** Data shown follows **

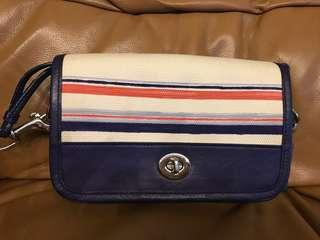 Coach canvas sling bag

** End of Data shown **
** Data shown follows **

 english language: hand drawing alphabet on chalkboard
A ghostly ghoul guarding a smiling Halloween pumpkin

** End of Data shown **
** Data shown follows **

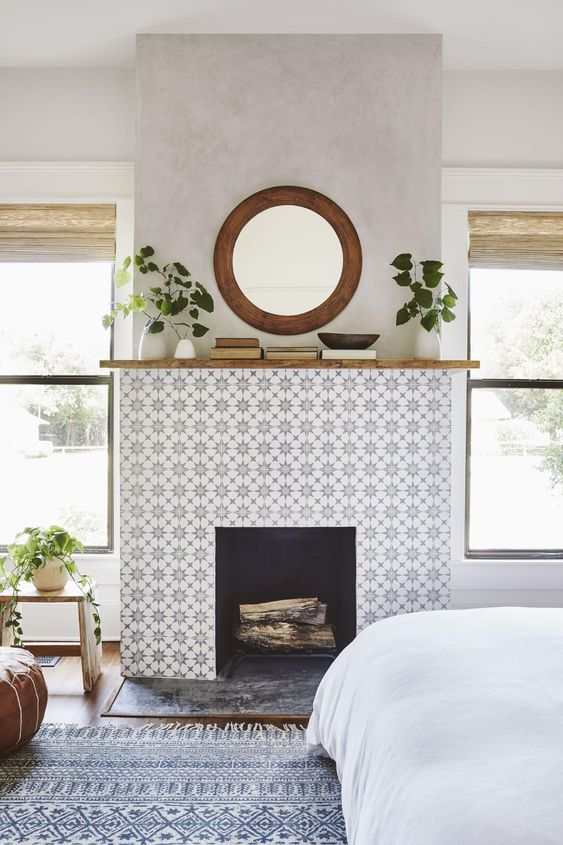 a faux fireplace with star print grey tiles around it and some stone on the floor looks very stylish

** End of Data shown **

Required action = Reproduce verbatim only the segment of the listing bounded by the line containing "english language: hand" and the line containing "A ghostly ghoul", with both boundary lines included.

Expected answer =
 english language: hand drawing alphabet on chalkboard
A ghostly ghoul guarding a smiling Halloween pumpkin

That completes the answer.